Thread: [BUG] - Invalid UNICODE character sequence found (0xc000)
Hi: First, here is the postgreSQL version used: PostgreSQL 7.3.4-RH on i386-redhat-linux-gnu, compiled by GCC i386-redhat-linux-gcc (GCC) 3.3.2 20031022 (Red Hat Linux 3.3.2-1) I am aware similar problem was already sent to this list (I read some of them), but I want to contribute with more interesting stuff: In the tested web application, we use postgreSQL JDBC driver. We have a 1 field form where we allow the user to writte a search pattern a table. The generated SQL use LIKE to find for similars. Example: If the user write: "ant" then the answer will be: antonio antoine etc. This works fine, even if we left empty the form field, to show all the records. The interesting stuff I found is: If we write just "z", "Z" or any string with that include the chars "z" or "Z" at any point of the string in the field, then I got the below error.
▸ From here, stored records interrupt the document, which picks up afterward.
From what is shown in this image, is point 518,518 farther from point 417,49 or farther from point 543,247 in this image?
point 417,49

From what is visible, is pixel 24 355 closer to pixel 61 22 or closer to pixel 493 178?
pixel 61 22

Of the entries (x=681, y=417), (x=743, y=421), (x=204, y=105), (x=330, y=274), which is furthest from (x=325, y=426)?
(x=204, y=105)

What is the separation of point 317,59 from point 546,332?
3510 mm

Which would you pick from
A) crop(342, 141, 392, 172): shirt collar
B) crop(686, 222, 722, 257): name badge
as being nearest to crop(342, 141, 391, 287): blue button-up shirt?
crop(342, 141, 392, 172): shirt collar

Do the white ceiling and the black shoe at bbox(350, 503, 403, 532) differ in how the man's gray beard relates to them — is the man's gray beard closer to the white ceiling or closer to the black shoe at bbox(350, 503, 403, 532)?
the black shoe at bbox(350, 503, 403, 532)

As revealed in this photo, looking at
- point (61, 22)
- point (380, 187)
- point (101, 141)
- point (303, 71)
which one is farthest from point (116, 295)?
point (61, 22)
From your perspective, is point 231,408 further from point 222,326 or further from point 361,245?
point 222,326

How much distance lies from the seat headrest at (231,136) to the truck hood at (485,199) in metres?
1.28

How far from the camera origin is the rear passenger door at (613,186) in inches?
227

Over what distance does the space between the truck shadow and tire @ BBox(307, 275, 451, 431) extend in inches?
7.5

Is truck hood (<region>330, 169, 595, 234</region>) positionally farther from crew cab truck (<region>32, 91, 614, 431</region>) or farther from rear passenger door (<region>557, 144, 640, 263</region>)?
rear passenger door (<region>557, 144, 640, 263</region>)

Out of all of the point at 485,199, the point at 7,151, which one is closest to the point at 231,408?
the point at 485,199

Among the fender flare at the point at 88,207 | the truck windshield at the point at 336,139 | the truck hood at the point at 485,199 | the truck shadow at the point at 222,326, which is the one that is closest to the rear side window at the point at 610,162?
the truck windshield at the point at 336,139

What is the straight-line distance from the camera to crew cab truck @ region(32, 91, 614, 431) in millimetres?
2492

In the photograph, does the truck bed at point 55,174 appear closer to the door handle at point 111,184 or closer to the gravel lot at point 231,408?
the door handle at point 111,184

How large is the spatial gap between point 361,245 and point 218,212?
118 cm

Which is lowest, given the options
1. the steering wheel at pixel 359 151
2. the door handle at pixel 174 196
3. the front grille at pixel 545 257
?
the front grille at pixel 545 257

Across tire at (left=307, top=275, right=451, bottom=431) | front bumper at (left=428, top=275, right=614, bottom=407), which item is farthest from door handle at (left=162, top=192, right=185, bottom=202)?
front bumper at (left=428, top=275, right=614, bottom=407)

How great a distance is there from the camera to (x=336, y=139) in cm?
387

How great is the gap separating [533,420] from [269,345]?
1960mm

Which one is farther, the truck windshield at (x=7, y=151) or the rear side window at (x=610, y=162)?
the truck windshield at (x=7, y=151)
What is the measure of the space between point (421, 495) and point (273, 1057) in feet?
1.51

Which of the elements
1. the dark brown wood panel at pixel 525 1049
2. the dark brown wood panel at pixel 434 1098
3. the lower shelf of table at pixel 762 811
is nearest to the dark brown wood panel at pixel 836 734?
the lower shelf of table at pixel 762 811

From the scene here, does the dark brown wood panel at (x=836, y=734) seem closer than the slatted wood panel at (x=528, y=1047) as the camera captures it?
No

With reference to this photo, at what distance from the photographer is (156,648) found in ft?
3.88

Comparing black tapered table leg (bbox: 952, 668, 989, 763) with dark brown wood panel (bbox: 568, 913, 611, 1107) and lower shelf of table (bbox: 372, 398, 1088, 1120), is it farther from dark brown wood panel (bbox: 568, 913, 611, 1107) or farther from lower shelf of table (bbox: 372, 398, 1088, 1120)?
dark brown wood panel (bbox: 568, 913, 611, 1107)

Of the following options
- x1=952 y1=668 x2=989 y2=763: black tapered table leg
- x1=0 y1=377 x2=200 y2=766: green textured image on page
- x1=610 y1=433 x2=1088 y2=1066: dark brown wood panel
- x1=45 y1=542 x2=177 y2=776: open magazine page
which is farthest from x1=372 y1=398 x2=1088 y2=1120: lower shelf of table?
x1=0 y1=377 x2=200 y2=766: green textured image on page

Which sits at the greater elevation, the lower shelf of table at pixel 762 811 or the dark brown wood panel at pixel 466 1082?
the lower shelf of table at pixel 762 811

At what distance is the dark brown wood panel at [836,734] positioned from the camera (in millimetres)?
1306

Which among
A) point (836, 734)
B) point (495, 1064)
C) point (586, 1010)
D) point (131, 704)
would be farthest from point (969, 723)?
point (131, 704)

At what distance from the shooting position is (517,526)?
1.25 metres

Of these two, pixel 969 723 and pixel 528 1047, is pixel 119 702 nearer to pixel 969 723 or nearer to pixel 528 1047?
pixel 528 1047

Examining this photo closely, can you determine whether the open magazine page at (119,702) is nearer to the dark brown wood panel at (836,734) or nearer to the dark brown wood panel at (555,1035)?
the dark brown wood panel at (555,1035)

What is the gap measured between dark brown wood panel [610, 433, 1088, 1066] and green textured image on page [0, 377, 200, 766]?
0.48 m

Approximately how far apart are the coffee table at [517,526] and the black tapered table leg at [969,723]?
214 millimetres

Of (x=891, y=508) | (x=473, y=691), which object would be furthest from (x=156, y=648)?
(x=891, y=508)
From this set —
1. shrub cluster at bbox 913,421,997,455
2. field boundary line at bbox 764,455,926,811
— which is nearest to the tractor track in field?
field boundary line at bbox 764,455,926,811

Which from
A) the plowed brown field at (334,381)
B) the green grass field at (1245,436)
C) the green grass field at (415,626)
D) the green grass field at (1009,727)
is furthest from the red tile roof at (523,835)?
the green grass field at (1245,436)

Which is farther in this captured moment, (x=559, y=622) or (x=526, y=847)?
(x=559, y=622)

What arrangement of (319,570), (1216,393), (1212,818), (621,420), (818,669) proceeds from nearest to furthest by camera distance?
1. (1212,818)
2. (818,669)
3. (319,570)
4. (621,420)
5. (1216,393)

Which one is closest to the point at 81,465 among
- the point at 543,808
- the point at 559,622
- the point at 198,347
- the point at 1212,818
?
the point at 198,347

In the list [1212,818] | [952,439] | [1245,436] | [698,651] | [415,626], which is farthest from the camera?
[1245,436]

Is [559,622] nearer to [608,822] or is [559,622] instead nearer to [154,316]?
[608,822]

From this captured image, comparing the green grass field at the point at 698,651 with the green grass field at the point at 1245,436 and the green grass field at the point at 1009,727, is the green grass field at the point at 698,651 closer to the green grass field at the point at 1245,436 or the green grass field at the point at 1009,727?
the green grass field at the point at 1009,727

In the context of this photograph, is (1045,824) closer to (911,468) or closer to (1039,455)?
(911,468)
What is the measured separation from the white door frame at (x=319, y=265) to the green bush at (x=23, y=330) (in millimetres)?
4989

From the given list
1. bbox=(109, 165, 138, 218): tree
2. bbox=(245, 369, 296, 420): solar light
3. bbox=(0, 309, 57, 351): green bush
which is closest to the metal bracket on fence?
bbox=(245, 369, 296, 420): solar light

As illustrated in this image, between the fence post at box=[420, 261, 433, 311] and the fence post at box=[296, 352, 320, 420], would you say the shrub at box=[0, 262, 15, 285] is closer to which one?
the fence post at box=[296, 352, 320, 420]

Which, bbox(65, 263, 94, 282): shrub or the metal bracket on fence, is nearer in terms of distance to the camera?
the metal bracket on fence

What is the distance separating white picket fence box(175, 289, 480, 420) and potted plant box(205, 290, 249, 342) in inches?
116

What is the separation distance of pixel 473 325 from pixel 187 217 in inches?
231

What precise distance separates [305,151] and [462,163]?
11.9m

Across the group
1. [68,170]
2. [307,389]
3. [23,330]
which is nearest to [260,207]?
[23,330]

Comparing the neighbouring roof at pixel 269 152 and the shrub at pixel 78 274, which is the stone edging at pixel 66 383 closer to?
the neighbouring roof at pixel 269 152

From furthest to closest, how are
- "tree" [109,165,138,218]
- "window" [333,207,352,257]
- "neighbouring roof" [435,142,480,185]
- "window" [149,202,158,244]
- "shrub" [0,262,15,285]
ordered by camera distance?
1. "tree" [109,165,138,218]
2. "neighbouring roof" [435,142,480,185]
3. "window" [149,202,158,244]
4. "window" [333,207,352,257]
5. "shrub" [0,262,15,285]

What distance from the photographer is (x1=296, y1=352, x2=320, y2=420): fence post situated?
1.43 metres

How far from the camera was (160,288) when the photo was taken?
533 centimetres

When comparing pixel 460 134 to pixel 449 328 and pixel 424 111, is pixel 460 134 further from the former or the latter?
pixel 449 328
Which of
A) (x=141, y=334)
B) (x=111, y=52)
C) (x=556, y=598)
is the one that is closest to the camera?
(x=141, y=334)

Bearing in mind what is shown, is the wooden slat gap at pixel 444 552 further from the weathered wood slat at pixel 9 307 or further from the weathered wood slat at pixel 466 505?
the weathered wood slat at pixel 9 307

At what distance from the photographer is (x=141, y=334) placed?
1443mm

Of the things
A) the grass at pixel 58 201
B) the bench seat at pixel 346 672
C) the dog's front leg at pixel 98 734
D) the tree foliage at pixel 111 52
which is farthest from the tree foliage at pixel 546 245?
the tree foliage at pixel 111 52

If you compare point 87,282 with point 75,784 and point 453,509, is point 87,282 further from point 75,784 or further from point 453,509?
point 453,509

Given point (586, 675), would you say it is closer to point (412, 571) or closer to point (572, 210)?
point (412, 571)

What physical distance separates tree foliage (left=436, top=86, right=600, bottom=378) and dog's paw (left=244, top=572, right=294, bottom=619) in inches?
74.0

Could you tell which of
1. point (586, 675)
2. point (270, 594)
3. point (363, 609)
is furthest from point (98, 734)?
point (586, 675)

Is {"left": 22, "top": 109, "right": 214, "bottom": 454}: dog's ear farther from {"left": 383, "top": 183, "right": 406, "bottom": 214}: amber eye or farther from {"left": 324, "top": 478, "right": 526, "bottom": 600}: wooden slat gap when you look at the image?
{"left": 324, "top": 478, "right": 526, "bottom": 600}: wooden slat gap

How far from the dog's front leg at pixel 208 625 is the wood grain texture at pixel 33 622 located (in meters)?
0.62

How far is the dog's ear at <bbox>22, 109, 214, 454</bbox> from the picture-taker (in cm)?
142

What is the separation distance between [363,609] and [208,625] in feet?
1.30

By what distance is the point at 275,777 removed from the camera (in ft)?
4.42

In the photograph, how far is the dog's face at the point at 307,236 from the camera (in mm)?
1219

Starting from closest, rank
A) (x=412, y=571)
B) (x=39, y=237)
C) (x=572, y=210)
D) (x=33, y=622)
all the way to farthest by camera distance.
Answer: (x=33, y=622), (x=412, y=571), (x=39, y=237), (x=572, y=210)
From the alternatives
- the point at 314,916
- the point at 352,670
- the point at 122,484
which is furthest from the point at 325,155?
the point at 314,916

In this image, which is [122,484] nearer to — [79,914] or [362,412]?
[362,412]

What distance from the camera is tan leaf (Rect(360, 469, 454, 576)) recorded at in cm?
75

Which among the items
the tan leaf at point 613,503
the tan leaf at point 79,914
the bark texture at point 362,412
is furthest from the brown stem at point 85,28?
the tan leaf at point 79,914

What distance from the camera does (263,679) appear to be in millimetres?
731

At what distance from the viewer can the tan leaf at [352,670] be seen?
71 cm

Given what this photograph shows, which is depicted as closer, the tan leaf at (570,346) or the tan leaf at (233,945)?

How is this posible? I not an UTF-8, ISO-8859-1 or SQL_ASCII expert, but for me "z" or "Z" is part of the ASCII that means a 1 byte code in UTF-8. That means the driver has problems with an normal "z" or "Z"? Note: The same apply for the drivers: pg73jdbc.jar pg74jdbc.jar pg74.1jdbc.jar Please explain. Best Regards, Antonio Gallardo Caused by: java.sql.SQLException: ERROR: Invalid UNICODE character sequence found (0xc000) at org.postgresql.core.QueryExecutor.execute(QueryExecutor.java:131) at org.postgresql.jdbc1.AbstractJdbc1Connection.ExecSQL(AbstractJdbc1Connection.java:505) at org.postgresql.jdbc1.AbstractJdbc1Statement.execute(AbstractJdbc1Statement.java:320) at org.postgresql.jdbc2.AbstractJdbc2Statement.execute(AbstractJdbc2Statement.java:48) at org.postgresql.jdbc1.AbstractJdbc1Statement.executeQuery(AbstractJdbc1Statement.java:153)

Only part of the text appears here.